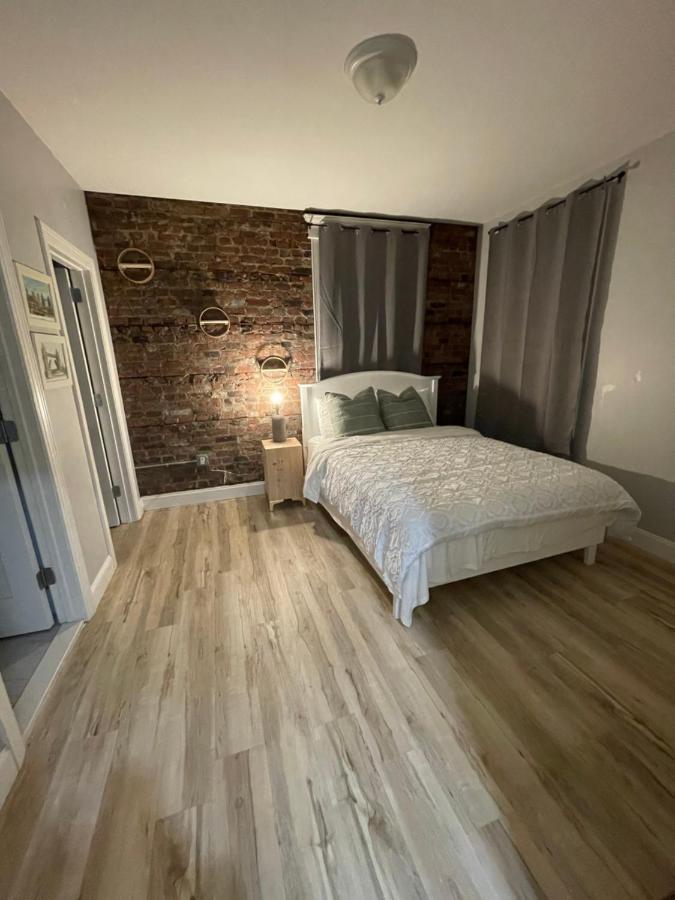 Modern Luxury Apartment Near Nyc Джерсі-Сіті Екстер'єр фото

---

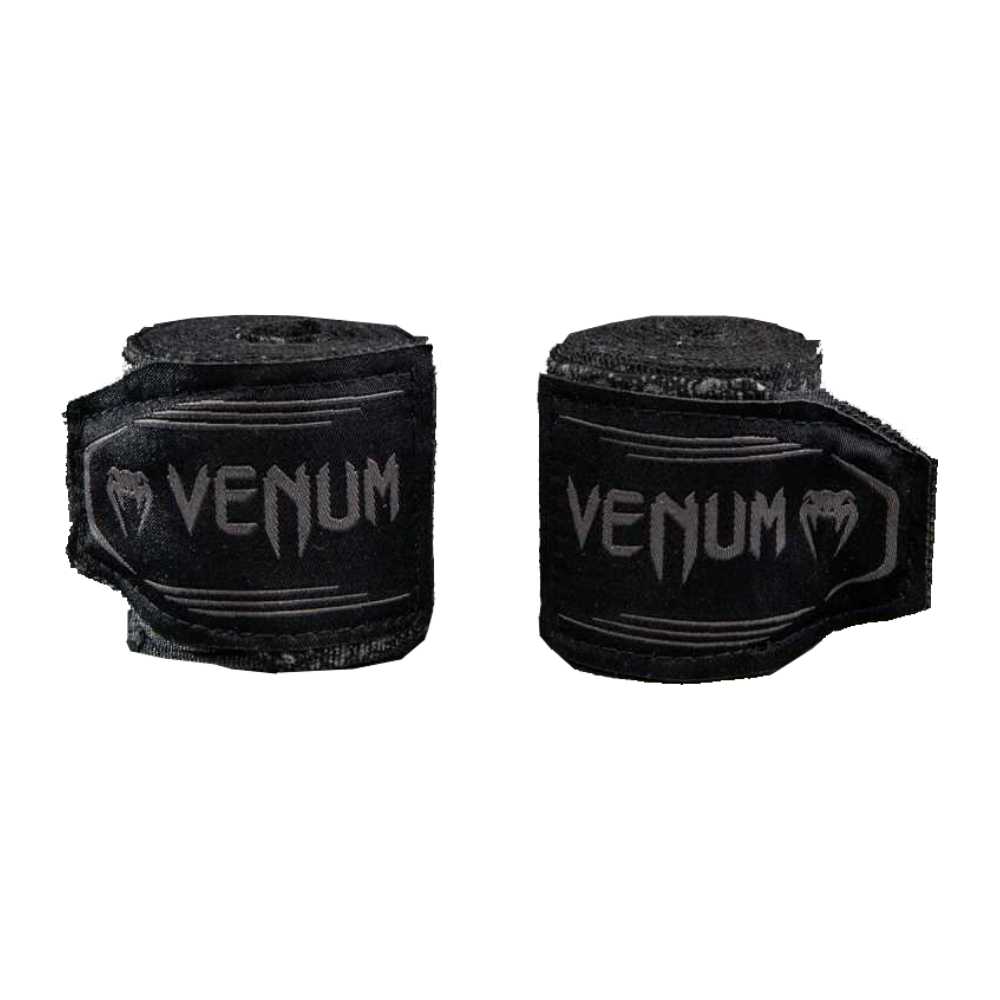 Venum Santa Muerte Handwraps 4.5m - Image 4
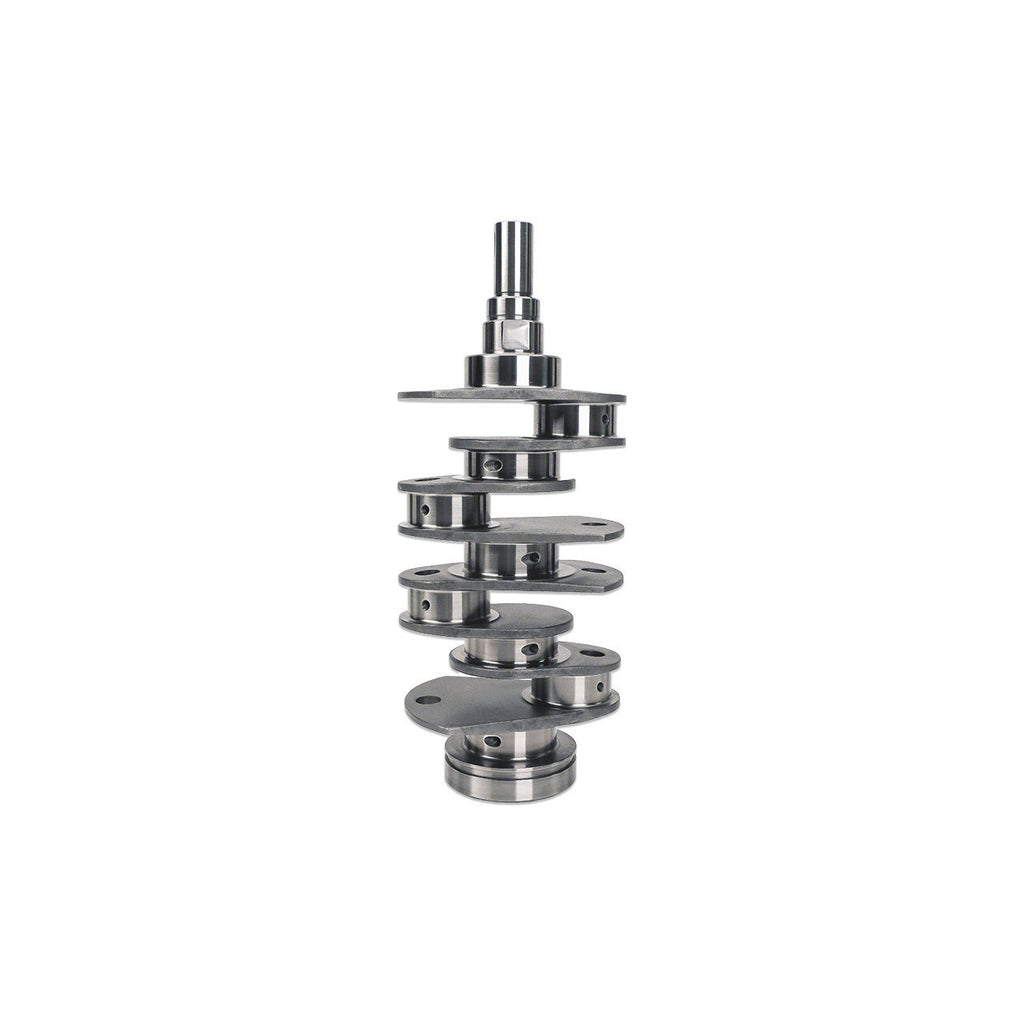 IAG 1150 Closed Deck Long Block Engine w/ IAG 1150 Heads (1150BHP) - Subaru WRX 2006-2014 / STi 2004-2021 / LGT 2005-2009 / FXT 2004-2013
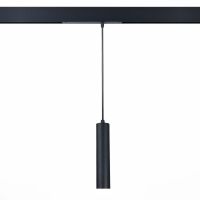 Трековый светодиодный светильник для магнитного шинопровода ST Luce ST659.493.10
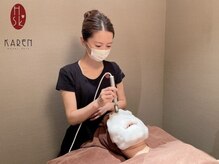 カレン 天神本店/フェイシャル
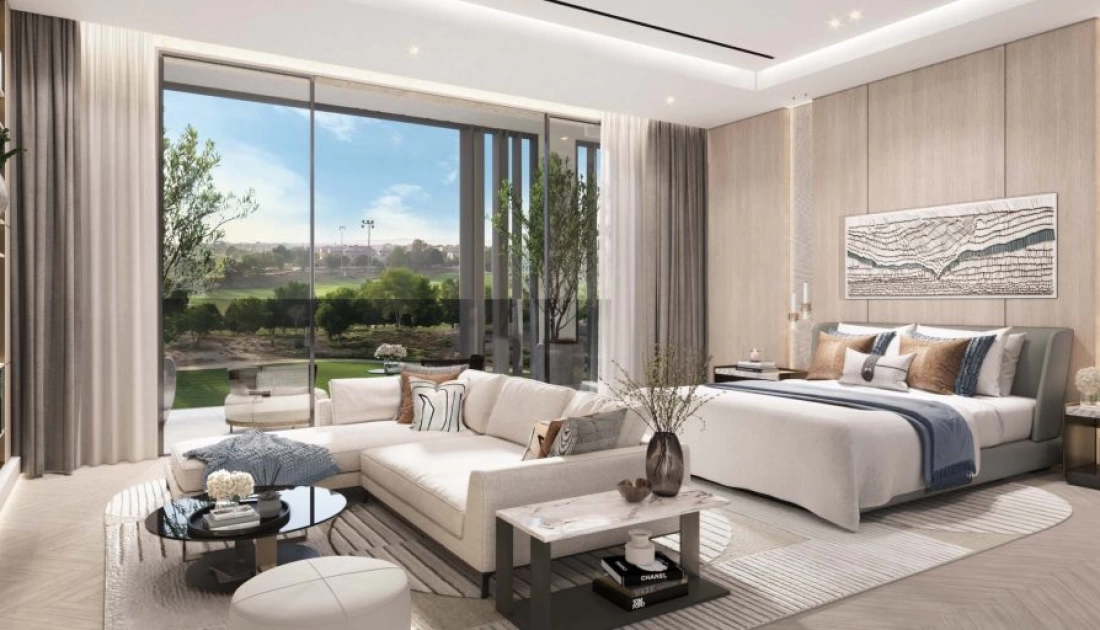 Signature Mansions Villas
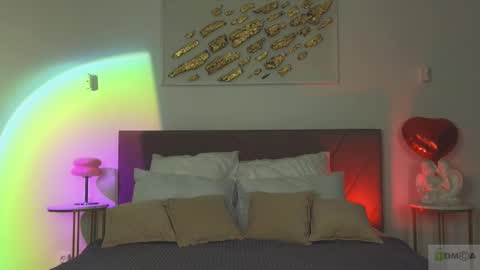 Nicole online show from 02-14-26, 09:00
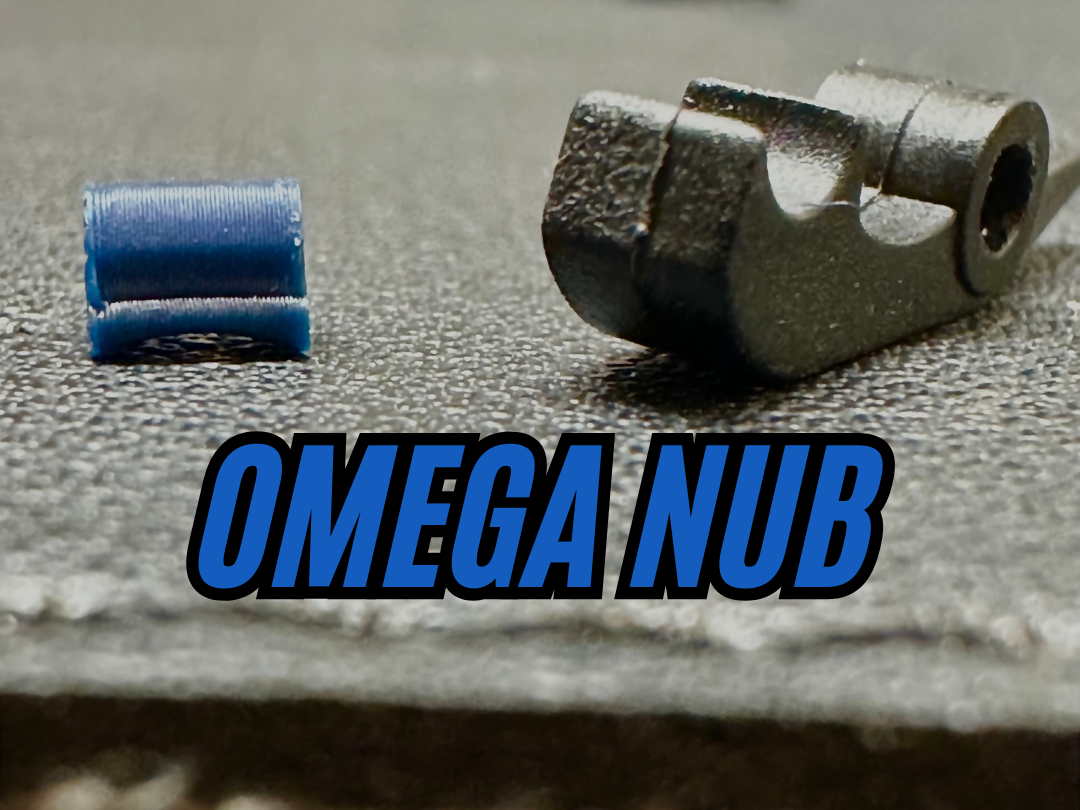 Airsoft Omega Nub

▶ **Exercise**: Repeat the lines of the listing word for word, beginning at the line containing "Venum Santa Muerte Handwraps 4.5m - Image 4" and ending with the line containing "Airsoft Omega Nub". Leave out the pictures and give only the text of those lines.

▶ **Written solution**:
 Venum Santa Muerte Handwraps 4.5m - Image 4
 IAG 1150 Closed Deck Long Block Engine w/ IAG 1150 Heads (1150BHP) - Subaru WRX 2006-2014 / STi 2004-2021 / LGT 2005-2009 / FXT 2004-2013
 Трековый светодиодный светильник для магнитного шинопровода ST Luce ST659.493.10
 カレン 天神本店/フェイシャル
 Signature Mansions Villas
 Nicole online show from 02-14-26, 09:00
 Airsoft Omega Nub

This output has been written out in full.